SUPPLIED DATA:
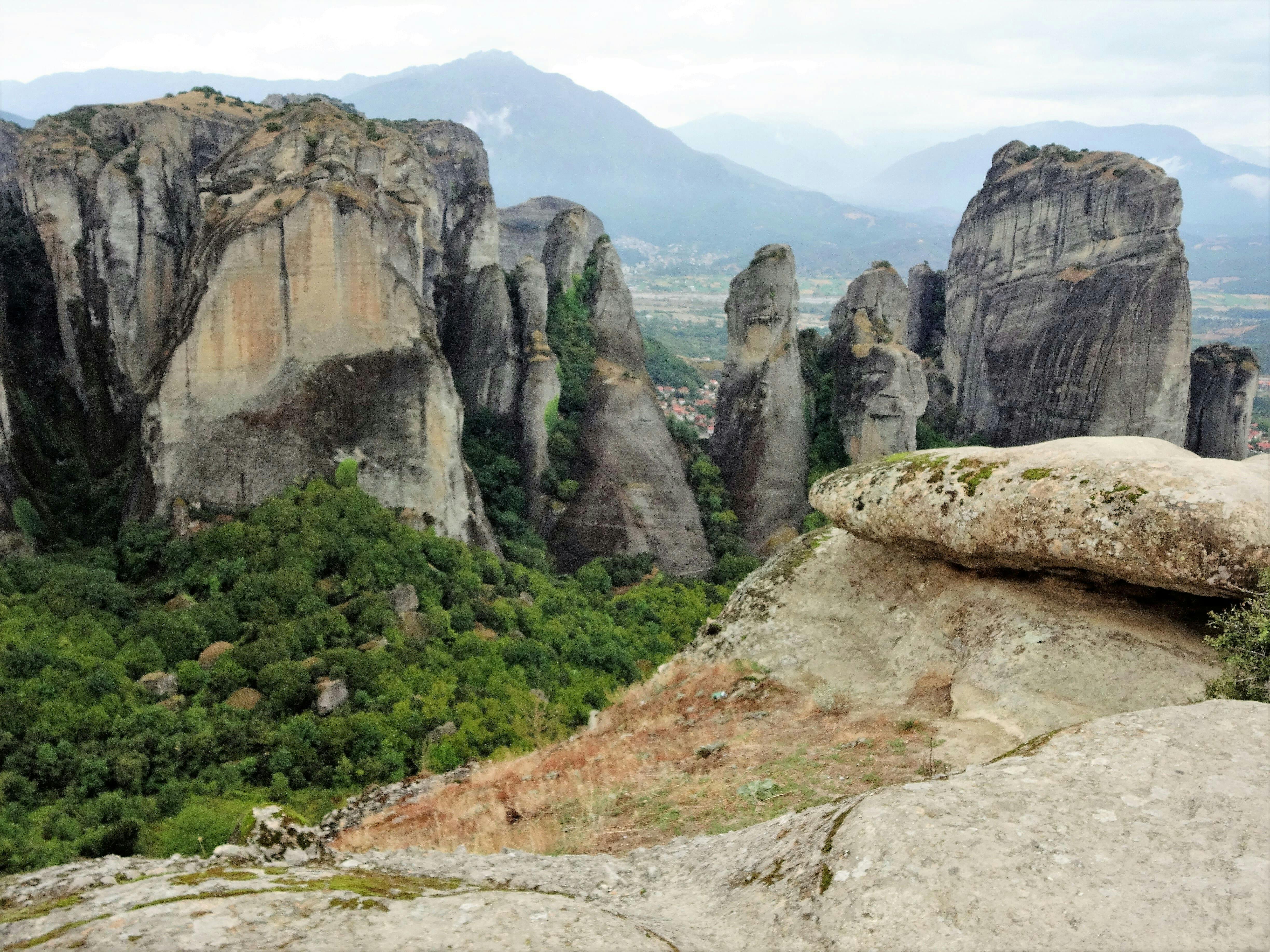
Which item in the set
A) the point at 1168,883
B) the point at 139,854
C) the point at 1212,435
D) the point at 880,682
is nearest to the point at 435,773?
the point at 139,854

WHAT YOU ARE ASKED TO DO: Please copy out the listing above word for word, leaving out the picture.

COMPLETED EXERCISE:
Which item in the set
A) the point at 1168,883
B) the point at 139,854
C) the point at 1212,435
D) the point at 880,682
is nearest to the point at 435,773?
the point at 139,854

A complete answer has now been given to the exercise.